Ter um diagnóstico é tão comum como dizer o signo em começo de namoro para ver se combina. Uma vez revelado o seu diagnóstico à pessoa amada, no entanto, aquele rótulo vai guiar, digo, influenciar a relação. Principalmente as discussões, as famigeradas D.Rs.
Basta você mudar de opinião, o que é mais que legítimo, para ouvir: só sendo bipolar mesmo! Diante de qualquer piração mínima e comum da existência: seu maníaco-depressivo de uma figa!
Os diagnósticos obrigatórios –ora, todo laboratório que se preze quer nos entupir de pílulas, eis o parque industrial, minha gente- viram uma escravidão amorosa sem fim. Melhor não revelá-los assim do nada no começo da história.
Não acha?
Às vezes o(a) pretendente até acha charmoso no primeiro momento, afinal de contas ninguém resiste ao grande festival de síndromes.
Cuidado.
Se você é do tipo que revela logo de cara, em busca de um certo desconto com a pessoa supostamente amada, recomendo que dê marcha à ré nessa atitude, apesar da tarja preta tingir de certezas todo o globo terrestre.
Todo cuidado é pouco. Tudo que era charme no primeiro momento pode virar um inferno. Tudo que era coincidência de diagnósticos e até receitas divididas pode virar um suplício.

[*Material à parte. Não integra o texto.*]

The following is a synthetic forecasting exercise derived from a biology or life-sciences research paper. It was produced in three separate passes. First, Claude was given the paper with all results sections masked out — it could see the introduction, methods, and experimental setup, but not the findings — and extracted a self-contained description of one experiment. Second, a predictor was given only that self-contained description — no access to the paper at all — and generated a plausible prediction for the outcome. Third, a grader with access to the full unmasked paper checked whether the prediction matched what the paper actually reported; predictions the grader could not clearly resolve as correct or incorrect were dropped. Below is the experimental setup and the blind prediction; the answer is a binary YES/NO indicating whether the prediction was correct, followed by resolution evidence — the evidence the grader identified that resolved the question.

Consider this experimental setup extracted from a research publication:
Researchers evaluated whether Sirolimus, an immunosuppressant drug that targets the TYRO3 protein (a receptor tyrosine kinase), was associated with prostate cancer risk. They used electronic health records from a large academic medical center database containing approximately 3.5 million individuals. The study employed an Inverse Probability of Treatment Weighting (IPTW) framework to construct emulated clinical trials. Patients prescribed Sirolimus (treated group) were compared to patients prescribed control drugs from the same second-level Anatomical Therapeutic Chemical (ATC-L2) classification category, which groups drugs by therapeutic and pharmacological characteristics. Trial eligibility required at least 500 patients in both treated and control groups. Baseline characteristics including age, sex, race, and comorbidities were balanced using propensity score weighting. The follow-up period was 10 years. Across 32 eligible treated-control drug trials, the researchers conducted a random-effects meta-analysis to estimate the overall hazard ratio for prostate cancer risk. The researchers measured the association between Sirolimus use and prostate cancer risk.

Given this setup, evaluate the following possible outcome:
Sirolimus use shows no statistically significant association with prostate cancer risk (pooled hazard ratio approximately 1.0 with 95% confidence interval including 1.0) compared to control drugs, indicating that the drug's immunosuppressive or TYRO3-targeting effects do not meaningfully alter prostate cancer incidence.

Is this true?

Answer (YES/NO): NO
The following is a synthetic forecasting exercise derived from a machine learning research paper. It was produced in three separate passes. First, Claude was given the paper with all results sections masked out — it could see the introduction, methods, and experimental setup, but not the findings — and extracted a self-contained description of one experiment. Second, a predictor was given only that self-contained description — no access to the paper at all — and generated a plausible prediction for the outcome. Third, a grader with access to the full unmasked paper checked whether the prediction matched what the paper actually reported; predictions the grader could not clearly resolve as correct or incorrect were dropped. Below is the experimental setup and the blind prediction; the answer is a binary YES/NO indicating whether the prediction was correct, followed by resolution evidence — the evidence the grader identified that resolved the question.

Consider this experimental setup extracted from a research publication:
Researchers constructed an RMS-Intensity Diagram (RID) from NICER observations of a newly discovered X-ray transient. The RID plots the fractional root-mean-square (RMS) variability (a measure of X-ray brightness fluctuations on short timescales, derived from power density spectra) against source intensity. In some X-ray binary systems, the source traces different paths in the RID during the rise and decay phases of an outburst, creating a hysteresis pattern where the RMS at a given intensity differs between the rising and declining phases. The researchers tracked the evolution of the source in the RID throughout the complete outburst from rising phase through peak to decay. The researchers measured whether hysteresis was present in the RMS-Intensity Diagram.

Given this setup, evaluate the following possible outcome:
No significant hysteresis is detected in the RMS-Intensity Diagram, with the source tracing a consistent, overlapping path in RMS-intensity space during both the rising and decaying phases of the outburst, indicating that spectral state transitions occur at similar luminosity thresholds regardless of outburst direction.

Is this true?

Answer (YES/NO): NO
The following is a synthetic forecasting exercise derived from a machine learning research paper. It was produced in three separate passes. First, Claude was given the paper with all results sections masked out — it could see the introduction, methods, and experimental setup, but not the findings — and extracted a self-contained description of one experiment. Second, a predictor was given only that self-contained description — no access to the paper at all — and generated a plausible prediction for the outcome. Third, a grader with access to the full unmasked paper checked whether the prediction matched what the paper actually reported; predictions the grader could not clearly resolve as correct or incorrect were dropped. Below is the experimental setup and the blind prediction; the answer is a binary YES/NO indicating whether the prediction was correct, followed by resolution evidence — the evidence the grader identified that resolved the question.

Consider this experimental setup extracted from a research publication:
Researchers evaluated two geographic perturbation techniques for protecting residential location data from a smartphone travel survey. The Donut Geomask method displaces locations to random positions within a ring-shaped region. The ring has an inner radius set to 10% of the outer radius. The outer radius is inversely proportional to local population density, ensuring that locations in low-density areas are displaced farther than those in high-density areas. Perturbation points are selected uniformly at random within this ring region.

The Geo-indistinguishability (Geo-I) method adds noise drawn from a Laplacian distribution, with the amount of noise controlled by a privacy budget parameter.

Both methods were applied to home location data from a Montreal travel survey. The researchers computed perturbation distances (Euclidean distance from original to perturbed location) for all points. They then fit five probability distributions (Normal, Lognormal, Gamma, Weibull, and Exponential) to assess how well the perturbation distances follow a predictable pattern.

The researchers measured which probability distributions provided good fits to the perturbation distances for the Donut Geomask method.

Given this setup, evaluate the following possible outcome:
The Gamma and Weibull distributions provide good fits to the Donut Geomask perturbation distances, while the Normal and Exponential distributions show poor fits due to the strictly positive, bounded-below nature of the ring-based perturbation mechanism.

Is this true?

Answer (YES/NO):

E por ai seguem as ofensas científicas. No começo de relacionamento estas mesmas ofensas, diga-se, funcionam como álibis, licenças poéticas: Ah, tenho que entender a sua bipolaridade, ah, ele é neurótico, quase de guerra, que fofo etc…
E assim por diante.
Como não entendo nada de psicanálise, embora tenha decorado duas ou três frases do mal-estar da civilização do doutor Sigmund Freud, o que me chamou a atenção foi um barraco que testemunhei agorinha em um restaurante de Copacabana.
O estúpido atacava a bipolaridade da gazela. Como se buscasse razão para humilhar a mina no diagnóstico. O estúpido babava pelos cantos da boca e ainda se orgulhava de uma certa normalidade. O estúpido era tudo que ele era.
O mais normal dos estúpidos com sua cara de babaca.
Quando o diagnóstico vira arma de vingança dos idiotas. Era o caso. Fiquei puto.
Não tem feriado no sanatório geral da existência.